* Required work
- a) From the text on data engineering, list in order the six entries of the typical pipeline it shows, leaving out their parenthetical notes.
- b) Rewrite the text on data engineering from "-> Load to staging" to "it does not.", putting "Dagster" wherever "Airflow" appears.
* START Text to read *
Serve — Transformed data needs to land somewhere useful. That might be a data warehouse for SQL queries, a feature store for machine learning models, or a reverse ETL pipeline that pushes enriched data back into operational tools like Salesforce or HubSpot.

What Data Engineering Is Not

Not Data Science

Data scientists build models, run experiments, and extract insights. Data engineers build the infrastructure that feeds those models. A data scientist asks "which customers are likely to churn?" A data engineer makes sure the customer activity data is complete, deduplicated, and available in a table the scientist can query.

Not Database Administration

DBAs manage database servers — backups, replication, access control, performance tuning at the infrastructure level. Data engineers work at a higher layer. They design schemas, build pipelines, and orchestrate data flows across systems. There is overlap, especially at smaller companies, but the focus is different.

Not Software Engineering

Software engineers build applications that serve users. Data engineers build systems that serve data to other systems and people. The tooling overlaps (Python, SQL, version control, CI/CD), but the problems are different. Software engineers optimize for request latency. Data engineers optimize for throughput, correctness, and freshness.

The Pipeline Builder

The mental model that captures most of data engineering is the pipeline. A pipeline is a series of steps that move data from point A to point B, transforming it along the way.

A typical pipeline looks like this:

Source (API, database, file)
  -> Extract (pull the data)
  -> Load to staging (land raw data)
  -> Transform (clean, join, aggregate)
  -> Load to serving layer (warehouse, mart)
  -> Quality checks (row counts, null rates, freshness)

The simplest version is a cron job that runs a SQL query and writes the results to a table. The complex version involves orchestrators like Airflow managing hundreds of interdependent tasks across multiple systems.

Most of the job is not building new pipelines. It is maintaining existing ones. Data engineering is 20% building and 80% monitoring, debugging, and handling edge cases you did not anticipate.

How the Role Differs by Company Size

Startups (1-50 employees)

There is no data engineer. A backend developer sets up a few database views, maybe connects a BI tool like Metabase or Looker directly to the production database. Data lives in spreadsheets and the production PostgreSQL instance. This works until it does not.

Growth Stage (50-500 employees)

The first data engineer is hired, usually after a painful incident where someone made a business decision based on incorrect data. This person sets up a warehouse (Snowflake, BigQuery, or Redshift), builds initial ELT pipelines using a tool like Fivetran or Airbyte for ingestion and dbt for transformation. They are a generalist who does everything from writing SQL to managing infrastructure.

Mid-Market (500-5000 employees)

A data engineering team of 3-10 people. Specialization emerges: some focus on ingestion, others on transformation and modeling, others on platform and infrastructure. An orchestrator like Airflow is in place. Data quality monitoring exists. There is a data catalog, even if nobody keeps it updated.
* END Text to read *
* START Dataset records *
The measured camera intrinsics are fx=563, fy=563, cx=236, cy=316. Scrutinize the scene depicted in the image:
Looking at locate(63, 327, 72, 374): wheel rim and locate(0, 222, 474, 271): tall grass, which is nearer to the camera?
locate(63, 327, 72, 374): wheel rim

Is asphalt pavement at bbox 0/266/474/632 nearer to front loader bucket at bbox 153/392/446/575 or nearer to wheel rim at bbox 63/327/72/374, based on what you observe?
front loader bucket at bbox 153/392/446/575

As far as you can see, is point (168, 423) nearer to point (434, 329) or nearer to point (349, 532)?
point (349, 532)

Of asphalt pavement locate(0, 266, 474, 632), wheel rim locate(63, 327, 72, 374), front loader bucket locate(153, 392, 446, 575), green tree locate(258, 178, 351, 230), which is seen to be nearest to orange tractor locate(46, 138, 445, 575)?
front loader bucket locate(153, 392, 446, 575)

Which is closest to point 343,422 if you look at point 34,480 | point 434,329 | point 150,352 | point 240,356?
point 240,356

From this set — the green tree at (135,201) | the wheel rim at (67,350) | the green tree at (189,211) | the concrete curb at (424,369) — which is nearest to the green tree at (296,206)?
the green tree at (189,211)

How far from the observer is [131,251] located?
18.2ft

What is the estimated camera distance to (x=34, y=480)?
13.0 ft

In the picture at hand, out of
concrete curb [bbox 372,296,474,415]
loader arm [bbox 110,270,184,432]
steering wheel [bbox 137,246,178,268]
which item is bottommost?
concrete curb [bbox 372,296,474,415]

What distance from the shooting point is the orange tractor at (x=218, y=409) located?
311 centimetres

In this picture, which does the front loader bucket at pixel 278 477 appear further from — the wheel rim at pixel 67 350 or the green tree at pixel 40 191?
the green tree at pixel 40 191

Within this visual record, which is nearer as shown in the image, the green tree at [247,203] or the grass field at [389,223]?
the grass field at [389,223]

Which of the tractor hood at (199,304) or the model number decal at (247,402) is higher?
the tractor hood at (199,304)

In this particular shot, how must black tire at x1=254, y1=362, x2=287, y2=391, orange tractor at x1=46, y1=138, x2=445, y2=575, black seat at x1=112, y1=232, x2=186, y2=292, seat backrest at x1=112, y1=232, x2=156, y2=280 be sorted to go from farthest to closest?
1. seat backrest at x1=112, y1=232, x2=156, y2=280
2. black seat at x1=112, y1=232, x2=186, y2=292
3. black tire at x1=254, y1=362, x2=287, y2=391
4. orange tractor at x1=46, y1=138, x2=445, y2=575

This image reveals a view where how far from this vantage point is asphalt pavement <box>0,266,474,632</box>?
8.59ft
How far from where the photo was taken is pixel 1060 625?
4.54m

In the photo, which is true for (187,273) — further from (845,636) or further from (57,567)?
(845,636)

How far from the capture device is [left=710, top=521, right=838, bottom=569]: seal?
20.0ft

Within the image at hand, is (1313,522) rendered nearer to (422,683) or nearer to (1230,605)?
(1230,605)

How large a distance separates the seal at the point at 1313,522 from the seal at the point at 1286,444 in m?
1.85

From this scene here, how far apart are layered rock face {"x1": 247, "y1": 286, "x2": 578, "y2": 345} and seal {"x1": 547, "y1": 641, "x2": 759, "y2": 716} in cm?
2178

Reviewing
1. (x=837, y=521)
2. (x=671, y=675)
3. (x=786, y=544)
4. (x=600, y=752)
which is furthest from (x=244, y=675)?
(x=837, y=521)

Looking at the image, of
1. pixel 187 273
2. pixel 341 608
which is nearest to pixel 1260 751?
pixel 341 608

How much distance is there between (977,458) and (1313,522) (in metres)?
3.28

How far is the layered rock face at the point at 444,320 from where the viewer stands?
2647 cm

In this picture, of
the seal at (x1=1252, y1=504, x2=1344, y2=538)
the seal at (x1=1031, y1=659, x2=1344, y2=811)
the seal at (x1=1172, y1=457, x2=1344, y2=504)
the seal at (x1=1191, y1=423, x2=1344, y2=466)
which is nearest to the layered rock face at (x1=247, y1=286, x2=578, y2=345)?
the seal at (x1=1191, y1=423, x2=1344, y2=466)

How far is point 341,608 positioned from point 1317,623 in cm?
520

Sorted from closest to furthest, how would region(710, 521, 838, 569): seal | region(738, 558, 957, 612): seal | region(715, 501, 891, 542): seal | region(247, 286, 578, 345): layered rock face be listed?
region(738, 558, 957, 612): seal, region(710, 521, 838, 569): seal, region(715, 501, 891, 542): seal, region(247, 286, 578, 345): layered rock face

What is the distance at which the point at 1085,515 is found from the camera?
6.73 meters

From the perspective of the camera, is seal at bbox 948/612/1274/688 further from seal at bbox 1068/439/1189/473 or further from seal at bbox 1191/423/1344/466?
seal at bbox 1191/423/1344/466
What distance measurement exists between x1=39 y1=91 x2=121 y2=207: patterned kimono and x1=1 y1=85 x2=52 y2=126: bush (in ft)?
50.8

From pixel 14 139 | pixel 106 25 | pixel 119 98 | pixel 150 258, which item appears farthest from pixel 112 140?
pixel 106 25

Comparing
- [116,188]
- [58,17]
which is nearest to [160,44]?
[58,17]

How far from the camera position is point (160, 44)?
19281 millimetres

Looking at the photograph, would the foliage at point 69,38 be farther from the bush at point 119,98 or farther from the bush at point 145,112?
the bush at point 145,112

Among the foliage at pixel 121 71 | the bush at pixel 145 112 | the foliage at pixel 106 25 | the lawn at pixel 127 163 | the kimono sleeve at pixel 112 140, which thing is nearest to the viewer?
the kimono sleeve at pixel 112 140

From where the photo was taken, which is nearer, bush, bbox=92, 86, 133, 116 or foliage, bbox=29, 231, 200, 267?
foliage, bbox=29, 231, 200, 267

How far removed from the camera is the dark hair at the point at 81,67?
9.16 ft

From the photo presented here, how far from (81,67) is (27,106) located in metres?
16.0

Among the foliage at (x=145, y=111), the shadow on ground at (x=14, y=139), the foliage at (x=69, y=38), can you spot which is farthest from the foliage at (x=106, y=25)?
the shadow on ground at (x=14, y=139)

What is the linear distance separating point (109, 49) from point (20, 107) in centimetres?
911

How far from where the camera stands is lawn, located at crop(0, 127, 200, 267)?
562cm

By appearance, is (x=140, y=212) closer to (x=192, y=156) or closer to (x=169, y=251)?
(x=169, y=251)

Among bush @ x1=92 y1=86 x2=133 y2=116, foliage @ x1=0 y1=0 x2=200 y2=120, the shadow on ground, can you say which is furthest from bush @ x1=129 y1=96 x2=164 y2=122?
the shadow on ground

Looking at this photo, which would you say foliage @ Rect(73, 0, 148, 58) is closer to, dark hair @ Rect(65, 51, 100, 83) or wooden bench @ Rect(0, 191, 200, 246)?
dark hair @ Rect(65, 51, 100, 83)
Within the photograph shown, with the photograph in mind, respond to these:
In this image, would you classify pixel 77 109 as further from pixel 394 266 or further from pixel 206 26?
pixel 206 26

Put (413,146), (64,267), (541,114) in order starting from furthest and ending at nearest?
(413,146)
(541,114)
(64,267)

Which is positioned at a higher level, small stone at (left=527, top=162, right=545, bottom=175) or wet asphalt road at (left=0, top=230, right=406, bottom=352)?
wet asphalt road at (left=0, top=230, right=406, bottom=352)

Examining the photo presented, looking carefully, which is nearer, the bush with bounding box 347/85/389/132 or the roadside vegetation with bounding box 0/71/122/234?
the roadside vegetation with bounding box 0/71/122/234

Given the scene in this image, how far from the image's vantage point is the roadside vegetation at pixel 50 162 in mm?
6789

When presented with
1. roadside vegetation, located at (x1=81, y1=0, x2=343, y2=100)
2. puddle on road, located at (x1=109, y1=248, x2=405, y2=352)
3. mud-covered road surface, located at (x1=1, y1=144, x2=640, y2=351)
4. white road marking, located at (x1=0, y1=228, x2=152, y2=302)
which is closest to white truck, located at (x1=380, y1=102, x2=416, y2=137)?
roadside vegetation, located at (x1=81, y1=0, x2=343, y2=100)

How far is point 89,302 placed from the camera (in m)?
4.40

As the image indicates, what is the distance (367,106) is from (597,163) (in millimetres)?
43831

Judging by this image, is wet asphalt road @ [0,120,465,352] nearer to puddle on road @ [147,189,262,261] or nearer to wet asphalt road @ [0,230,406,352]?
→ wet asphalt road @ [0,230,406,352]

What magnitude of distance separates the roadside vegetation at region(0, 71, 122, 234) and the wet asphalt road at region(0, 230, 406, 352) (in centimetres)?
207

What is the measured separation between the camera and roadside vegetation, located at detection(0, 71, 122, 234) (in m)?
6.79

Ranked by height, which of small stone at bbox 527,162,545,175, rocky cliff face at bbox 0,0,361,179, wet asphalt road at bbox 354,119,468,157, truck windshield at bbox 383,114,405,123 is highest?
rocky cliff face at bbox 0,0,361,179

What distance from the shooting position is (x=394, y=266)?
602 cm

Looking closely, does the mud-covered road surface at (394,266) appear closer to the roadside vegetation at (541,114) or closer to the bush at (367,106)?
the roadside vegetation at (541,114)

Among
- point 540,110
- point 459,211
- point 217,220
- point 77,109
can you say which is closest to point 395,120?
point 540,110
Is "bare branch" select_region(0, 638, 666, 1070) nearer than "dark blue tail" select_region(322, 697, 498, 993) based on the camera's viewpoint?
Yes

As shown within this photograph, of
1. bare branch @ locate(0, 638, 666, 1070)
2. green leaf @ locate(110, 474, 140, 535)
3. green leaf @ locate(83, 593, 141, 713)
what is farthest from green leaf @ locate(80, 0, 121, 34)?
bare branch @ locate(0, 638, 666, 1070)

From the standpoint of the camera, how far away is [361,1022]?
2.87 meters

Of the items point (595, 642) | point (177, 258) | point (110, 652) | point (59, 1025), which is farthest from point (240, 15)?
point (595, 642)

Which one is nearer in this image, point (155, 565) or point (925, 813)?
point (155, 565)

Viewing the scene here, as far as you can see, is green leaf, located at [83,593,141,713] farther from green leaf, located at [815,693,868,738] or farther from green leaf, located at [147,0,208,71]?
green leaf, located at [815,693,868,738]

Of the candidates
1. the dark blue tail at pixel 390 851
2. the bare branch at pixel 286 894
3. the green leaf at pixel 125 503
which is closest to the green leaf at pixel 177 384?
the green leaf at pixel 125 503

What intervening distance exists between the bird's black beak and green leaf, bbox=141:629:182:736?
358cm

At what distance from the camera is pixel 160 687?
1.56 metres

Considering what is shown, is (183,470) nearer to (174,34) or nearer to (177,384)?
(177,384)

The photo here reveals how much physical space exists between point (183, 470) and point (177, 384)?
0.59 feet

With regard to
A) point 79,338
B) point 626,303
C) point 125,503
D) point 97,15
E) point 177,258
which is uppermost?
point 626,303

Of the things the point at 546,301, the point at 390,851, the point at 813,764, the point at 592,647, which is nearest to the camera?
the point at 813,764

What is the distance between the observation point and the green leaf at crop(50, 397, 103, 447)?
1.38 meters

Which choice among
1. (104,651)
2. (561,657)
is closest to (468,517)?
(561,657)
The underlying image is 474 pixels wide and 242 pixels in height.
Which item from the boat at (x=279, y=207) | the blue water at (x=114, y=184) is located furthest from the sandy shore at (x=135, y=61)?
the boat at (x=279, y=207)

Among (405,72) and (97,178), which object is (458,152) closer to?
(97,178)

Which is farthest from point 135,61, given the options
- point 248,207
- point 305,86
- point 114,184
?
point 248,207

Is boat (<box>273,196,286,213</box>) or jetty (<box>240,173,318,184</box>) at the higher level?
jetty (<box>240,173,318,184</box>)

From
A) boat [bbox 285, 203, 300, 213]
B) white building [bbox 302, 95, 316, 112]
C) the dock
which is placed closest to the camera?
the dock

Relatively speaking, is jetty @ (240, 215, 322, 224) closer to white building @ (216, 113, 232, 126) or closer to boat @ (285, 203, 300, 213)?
* END Dataset records *
* Solved problems
- a) Source; Extract; Load to staging; Transform; Load to serving layer; Quality checks

- b)
-> Load to staging (land raw data)
  -> Transform (clean, join, aggregate)
  -> Load to serving layer (warehouse, mart)
  -> Quality checks (row counts, null rates, freshness)

The simplest version is a cron job that runs a SQL query and writes the results to a table. The complex version involves orchestrators like Dagster managing hundreds of interdependent tasks across multiple systems.

Most of the job is not building new pipelines. It is maintaining existing ones. Data engineering is 20% building and 80% monitoring, debugging, and handling edge cases you did not anticipate.

How the Role Differs by Company Size

Startups (1-50 employees)

There is no data engineer. A backend developer sets up a few database views, maybe connects a BI tool like Metabase or Looker directly to the production database. Data lives in spreadsheets and the production PostgreSQL instance. This works until it does not.